Mais une grande partie de l’opinion publique craint que Sall, qui fait face à une limitation de son mandat, ne cherche qu’à retarder son départ du pouvoir.
Le Sénégal est l’une des démocraties les plus stables d’Afrique de l’Ouest, mais le scrutin présidentiel a été entaché de controverses, allant des manifestations meurtrières qui ont conduit Macky Sall à annoncer qu’il ne briguerait pas un troisième mandat, à la disqualification de deux dirigeants de l’opposition par la plus haute autorité électorale.

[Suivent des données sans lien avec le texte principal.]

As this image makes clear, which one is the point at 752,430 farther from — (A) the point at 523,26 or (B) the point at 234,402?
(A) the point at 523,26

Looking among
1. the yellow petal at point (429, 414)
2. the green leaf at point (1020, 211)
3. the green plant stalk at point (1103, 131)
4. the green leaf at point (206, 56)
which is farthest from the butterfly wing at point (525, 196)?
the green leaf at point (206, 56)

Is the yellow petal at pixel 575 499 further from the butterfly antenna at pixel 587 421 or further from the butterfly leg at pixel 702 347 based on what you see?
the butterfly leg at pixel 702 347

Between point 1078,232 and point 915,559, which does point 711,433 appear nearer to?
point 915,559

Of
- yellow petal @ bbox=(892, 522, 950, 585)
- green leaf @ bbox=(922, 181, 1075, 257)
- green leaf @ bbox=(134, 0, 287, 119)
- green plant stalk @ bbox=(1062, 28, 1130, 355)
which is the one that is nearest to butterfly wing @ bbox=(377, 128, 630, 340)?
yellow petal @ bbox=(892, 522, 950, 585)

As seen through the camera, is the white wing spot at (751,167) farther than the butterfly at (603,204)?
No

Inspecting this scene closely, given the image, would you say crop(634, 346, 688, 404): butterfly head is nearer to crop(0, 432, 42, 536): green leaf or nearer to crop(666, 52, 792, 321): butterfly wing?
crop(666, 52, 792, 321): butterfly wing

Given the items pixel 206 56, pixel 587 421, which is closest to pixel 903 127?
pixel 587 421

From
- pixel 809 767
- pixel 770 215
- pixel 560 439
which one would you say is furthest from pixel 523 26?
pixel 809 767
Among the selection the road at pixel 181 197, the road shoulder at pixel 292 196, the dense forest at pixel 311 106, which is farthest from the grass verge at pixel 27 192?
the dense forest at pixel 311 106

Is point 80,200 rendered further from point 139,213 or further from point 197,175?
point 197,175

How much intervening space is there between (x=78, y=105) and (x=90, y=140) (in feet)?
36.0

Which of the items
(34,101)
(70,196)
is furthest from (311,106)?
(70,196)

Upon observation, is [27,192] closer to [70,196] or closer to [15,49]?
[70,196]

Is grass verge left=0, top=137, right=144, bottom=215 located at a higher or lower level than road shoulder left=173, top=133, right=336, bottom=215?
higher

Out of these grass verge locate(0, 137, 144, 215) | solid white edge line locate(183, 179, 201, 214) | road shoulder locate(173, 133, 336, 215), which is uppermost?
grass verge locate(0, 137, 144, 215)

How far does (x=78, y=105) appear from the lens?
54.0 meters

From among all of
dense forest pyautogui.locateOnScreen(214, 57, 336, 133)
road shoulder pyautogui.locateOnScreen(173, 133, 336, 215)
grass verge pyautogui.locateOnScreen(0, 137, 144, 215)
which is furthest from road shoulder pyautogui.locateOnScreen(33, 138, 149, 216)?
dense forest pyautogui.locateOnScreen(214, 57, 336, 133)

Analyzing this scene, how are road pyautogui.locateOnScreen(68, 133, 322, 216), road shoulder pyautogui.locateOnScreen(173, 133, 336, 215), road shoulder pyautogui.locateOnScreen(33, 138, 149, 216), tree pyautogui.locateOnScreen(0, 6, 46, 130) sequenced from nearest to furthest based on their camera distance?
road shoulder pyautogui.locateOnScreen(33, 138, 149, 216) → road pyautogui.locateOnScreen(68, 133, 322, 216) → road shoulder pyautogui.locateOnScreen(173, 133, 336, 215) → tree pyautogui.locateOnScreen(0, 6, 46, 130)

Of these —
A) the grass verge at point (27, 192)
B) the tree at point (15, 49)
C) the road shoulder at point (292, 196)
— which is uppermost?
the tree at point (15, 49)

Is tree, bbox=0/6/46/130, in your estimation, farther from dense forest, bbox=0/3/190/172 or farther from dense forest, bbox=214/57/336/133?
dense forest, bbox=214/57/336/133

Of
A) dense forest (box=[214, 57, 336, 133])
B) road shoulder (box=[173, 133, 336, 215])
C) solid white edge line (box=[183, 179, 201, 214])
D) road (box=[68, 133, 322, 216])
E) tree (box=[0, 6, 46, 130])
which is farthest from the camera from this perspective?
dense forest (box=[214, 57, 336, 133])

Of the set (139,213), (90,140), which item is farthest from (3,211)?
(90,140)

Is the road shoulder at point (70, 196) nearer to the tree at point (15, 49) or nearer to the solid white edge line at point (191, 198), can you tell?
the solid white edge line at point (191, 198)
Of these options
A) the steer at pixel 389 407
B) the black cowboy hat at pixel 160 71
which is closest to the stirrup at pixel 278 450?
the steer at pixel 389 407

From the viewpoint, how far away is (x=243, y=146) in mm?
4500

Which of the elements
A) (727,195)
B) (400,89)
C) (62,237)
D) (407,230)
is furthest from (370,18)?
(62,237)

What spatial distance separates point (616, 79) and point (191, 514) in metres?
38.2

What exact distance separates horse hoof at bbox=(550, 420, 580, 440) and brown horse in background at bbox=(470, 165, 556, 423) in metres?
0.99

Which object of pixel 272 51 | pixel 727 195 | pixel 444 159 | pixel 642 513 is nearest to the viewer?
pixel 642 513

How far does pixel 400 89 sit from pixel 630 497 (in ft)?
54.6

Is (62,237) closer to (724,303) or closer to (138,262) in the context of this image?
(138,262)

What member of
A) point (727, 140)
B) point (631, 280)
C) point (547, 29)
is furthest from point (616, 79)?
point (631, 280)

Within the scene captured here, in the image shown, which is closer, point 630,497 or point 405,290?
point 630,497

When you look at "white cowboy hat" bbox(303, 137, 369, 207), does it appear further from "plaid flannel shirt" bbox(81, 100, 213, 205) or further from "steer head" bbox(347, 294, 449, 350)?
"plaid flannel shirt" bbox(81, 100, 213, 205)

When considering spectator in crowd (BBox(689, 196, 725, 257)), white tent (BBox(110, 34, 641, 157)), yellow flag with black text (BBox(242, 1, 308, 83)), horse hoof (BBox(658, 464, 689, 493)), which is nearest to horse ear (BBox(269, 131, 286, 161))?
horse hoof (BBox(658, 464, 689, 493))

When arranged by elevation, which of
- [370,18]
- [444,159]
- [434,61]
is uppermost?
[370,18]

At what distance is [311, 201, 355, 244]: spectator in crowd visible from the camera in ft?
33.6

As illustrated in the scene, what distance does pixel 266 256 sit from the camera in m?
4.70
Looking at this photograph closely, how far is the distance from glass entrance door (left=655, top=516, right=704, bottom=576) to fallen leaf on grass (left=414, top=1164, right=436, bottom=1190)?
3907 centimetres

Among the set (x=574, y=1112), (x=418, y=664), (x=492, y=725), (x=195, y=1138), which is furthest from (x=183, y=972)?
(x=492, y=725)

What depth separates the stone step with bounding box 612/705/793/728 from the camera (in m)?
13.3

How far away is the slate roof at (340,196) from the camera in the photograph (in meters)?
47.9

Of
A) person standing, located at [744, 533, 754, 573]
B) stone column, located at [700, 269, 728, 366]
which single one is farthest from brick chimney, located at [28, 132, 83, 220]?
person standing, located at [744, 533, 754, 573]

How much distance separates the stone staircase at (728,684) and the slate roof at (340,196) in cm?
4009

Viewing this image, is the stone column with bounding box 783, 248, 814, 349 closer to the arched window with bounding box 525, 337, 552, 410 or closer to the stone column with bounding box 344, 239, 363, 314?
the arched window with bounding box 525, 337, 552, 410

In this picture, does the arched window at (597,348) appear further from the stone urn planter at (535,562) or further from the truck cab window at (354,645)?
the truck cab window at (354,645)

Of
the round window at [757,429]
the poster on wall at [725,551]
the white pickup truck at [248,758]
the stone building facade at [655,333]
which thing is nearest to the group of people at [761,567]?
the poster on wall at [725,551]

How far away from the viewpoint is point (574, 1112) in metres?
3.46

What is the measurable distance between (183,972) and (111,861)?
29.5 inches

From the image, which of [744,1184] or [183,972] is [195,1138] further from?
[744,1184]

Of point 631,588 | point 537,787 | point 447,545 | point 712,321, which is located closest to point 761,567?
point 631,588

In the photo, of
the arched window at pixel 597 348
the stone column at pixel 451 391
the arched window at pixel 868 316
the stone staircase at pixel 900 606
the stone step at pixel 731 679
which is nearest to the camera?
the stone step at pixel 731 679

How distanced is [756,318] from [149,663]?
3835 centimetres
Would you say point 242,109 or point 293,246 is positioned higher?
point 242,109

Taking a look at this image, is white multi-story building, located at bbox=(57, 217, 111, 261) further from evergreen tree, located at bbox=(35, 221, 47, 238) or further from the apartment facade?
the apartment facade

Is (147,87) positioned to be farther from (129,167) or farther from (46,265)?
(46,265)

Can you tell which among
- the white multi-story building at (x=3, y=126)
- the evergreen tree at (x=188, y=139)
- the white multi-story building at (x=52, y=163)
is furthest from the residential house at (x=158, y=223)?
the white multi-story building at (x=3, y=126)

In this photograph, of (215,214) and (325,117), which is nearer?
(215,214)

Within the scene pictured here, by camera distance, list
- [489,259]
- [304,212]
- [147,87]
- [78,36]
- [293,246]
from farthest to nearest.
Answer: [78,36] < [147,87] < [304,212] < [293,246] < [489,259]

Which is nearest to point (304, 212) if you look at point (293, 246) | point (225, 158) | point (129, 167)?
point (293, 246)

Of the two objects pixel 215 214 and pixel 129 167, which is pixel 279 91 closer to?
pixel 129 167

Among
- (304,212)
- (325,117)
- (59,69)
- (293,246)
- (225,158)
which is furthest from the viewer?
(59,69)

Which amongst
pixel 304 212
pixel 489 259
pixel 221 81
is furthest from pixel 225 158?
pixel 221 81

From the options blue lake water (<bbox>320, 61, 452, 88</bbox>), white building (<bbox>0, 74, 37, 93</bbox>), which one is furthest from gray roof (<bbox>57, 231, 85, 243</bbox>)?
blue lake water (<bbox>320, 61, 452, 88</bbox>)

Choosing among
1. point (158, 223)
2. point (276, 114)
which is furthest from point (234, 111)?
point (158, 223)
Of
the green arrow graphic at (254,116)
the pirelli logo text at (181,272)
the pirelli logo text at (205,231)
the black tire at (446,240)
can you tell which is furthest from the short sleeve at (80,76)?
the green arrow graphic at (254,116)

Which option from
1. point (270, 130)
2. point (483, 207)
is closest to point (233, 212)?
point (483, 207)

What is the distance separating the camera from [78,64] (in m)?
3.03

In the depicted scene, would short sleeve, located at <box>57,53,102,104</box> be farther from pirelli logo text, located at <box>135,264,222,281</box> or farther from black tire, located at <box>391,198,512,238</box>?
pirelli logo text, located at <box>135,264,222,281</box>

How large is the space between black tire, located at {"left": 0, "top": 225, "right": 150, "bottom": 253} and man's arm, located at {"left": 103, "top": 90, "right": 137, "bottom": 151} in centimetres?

Macky Sall a nié qu’il essayait de s’accrocher au pouvoir. « Je ne cherche absolument rien d’autre que de laisser un pays dans la paix et la stabilité », a déclaré Sall. « Je suis tout à fait prêt à passer le relais. J’ai toujours été programmé pour ça.
Macky Sall s’est entretenu avec l’AP à l’intérieur du palais présidentiel de la capitale, Dakar, tandis qu’à l’extérieur, des centaines de manifestants sont descendus dans les rues, brûlant des pneus, jetant des pierres et bloquant la circulation alors que les forces de sécurité utilisaient des gaz lacrymogènes pour les disperser. Au moins un étudiant a été tué sur le campus d’une école à la suite de manifestations dans la ville de Saint-Louis, dans le nord du pays, selon un communiqué du procureur général.
« Notre avenir est en jeu, nous devons nous battre », a déclaré Mohamed Sene, un manifestant à Dakar.
Macky Sall, qui est arrivé au pouvoir en 2012 et doit terminer ses deux mandats le 2 avril, a reporté les élections prévues le 25 février, au moment même où la campagne allait commencer.
La tentative de Macky Sall de retarder l’élection s’est déroulée dans un contexte de tensions sur la question de savoir qui était autorisé à se présenter. Le Conseil constitutionnel, la plus haute autorité électorale, a bloqué un candidat d’un grand parti parce qu’il avait la double nationalité française au moment où il s’est présenté. Karim Wade, fils d’un ancien président et candidat du Parti démocratique sénégalais, a accusé deux membres du Conseil de corruption et a appelé le Parlement à reporter les élections.
Macky Sall a déclaré que sa décision d’intervenir était nécessaire pour éviter un chaos électoral pire.
« Je ne veux pas laisser derrière moi un pays qui va immédiatement plonger dans des difficultés majeures », a déclaré Sall. « Je dis maintenant que je vais travailler pour l’apaisement, pour des conditions qui permettront au pays d’être en paix (…) Ayons tous des discussions inclusives avant d’aller aux élections », a-t-il déclaré.
Le parlement sénégalais a voté lundi pour reporter les élections au 15 décembre dans le cadre d’un processus chaotique qui s’est déroulé après que les législateurs de l’opposition ont été expulsés de force des chambres.
La Constitution habilite le Conseil constitutionnel à reprogrammer le scrutin dans certaines circonstances, notamment « en cas de décès, d’incapacité permanente ou de retrait » des candidats. Mais les tentatives du Parlement de modifier la législation violent certaines clauses de la constitution actuelle, selon le Centre africain d’études stratégiques.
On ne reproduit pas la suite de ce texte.